Return every one of the following rows unchanged, line for line.

* Dataset excerpt
- - - - -

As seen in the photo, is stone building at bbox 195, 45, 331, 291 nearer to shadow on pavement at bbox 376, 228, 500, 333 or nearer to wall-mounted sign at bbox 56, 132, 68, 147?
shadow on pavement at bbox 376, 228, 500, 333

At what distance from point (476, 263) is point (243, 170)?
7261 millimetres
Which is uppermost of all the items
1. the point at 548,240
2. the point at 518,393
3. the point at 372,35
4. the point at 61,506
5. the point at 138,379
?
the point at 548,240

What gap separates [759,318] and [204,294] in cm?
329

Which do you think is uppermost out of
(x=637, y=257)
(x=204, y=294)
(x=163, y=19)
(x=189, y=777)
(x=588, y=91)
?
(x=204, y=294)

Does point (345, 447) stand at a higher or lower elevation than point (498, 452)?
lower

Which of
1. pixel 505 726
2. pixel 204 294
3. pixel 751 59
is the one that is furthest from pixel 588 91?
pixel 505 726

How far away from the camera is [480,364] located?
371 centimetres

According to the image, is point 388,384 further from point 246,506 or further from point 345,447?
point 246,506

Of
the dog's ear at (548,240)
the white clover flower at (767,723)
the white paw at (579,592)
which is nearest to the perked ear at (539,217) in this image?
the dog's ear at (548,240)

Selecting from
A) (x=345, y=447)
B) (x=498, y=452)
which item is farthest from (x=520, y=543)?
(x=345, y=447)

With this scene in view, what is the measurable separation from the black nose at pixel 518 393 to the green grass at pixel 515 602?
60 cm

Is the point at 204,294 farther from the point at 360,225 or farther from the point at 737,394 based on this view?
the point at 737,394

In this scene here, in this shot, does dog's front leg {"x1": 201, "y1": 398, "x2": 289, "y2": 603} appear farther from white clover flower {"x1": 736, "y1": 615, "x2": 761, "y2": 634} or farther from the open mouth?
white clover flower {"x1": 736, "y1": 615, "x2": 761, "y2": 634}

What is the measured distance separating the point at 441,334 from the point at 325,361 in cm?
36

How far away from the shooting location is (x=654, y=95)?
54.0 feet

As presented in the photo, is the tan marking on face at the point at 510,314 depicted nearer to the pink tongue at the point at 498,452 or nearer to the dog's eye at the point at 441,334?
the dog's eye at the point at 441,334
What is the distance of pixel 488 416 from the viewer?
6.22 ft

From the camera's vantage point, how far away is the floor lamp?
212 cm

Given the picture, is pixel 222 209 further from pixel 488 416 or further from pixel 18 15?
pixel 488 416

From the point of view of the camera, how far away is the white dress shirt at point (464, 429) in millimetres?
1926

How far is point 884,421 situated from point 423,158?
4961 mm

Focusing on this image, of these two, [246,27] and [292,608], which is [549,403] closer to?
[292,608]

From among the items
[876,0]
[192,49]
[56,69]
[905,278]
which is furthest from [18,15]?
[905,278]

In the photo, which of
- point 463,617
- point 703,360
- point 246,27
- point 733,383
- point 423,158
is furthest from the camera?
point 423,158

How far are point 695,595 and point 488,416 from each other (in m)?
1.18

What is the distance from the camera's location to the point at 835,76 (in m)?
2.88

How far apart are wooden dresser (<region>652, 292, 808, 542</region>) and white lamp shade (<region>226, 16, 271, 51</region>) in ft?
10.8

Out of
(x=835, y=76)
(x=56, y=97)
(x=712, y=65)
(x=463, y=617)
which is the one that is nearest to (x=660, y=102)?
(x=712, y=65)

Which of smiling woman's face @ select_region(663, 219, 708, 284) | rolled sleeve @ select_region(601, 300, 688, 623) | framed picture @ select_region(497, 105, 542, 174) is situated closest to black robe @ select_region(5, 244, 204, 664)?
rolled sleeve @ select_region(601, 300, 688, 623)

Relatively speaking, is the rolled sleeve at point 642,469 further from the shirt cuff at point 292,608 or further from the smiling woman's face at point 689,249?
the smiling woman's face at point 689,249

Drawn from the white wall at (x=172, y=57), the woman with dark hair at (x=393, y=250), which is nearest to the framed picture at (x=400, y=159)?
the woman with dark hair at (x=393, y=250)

- - - - -

* WORKED SOLUTION
As seen in the photo, is stone building at bbox 195, 45, 331, 291 nearer to shadow on pavement at bbox 376, 228, 500, 333 or nearer to wall-mounted sign at bbox 56, 132, 68, 147?
shadow on pavement at bbox 376, 228, 500, 333

At what distance from point (476, 263) is point (243, 170)?
7261 millimetres
Which is uppermost of all the items
1. the point at 548,240
2. the point at 518,393
3. the point at 372,35
4. the point at 61,506
5. the point at 138,379
?
the point at 548,240

What gap separates [759,318] and [204,294] in cm?
329

Which do you think is uppermost out of
(x=637, y=257)
(x=204, y=294)
(x=163, y=19)
(x=189, y=777)
(x=588, y=91)
?
(x=204, y=294)

Does point (345, 447) stand at a higher or lower elevation than point (498, 452)?
lower

Which of
1. pixel 505 726
2. pixel 204 294
3. pixel 751 59
is the one that is furthest from pixel 588 91?
pixel 505 726

How far away from the camera is [480,364] located?
371 centimetres

According to the image, is point 388,384 further from point 246,506 or further from point 345,447?
point 246,506

Of
the dog's ear at (548,240)
the white clover flower at (767,723)
the white paw at (579,592)
which is nearest to the perked ear at (539,217) in this image?
the dog's ear at (548,240)

Selecting from
A) (x=345, y=447)
B) (x=498, y=452)
which item is farthest from (x=520, y=543)?
(x=345, y=447)

With this scene in view, what is the measurable separation from the black nose at pixel 518 393 to the green grass at pixel 515 602?
60 cm

Is the point at 204,294 farther from the point at 360,225 or farther from the point at 737,394 based on this view?
the point at 737,394

In this scene here, in this shot, does dog's front leg {"x1": 201, "y1": 398, "x2": 289, "y2": 603} appear farther from white clover flower {"x1": 736, "y1": 615, "x2": 761, "y2": 634} or farther from the open mouth?
white clover flower {"x1": 736, "y1": 615, "x2": 761, "y2": 634}

What is the measured distance separating the point at 441,334 from the point at 325,361 in cm?
36

How far away from the shooting location is (x=654, y=95)?
54.0 feet

As presented in the photo, is the tan marking on face at the point at 510,314 depicted nearer to the pink tongue at the point at 498,452 or nearer to the dog's eye at the point at 441,334?
the dog's eye at the point at 441,334
What is the distance of pixel 488 416 from the viewer?
6.22 ft

From the camera's vantage point, how far away is the floor lamp?
212 cm

Given the picture, is pixel 222 209 further from pixel 488 416 or further from pixel 18 15?
pixel 488 416

From the point of view of the camera, how far away is the white dress shirt at point (464, 429) in millimetres?
1926

How far is point 884,421 situated from point 423,158?
4961 mm

Focusing on this image, of these two, [246,27] and [292,608], which is [549,403] closer to?
[292,608]

From among the items
[876,0]
[192,49]
[56,69]
[905,278]
which is furthest from [18,15]?
[905,278]

In the photo, which of
- point 463,617
- point 703,360
- point 246,27
- point 733,383
- point 423,158
is furthest from the camera?
point 423,158

How far are point 695,595 and point 488,416 from each other (in m)?
1.18

What is the distance from the camera's location to the point at 835,76 (in m)?
2.88

How far apart are wooden dresser (<region>652, 292, 808, 542</region>) and white lamp shade (<region>226, 16, 271, 51</region>) in ft?
10.8

Out of
(x=835, y=76)
(x=56, y=97)
(x=712, y=65)
(x=463, y=617)
which is the one that is nearest to (x=660, y=102)?
(x=712, y=65)

Which of smiling woman's face @ select_region(663, 219, 708, 284) | rolled sleeve @ select_region(601, 300, 688, 623) | framed picture @ select_region(497, 105, 542, 174) is situated closest to black robe @ select_region(5, 244, 204, 664)?
rolled sleeve @ select_region(601, 300, 688, 623)

Relatively speaking, is the rolled sleeve at point 642,469 further from the shirt cuff at point 292,608 or further from the smiling woman's face at point 689,249?
the smiling woman's face at point 689,249

Drawn from the white wall at (x=172, y=57), the woman with dark hair at (x=393, y=250), which is nearest to the framed picture at (x=400, y=159)?
the woman with dark hair at (x=393, y=250)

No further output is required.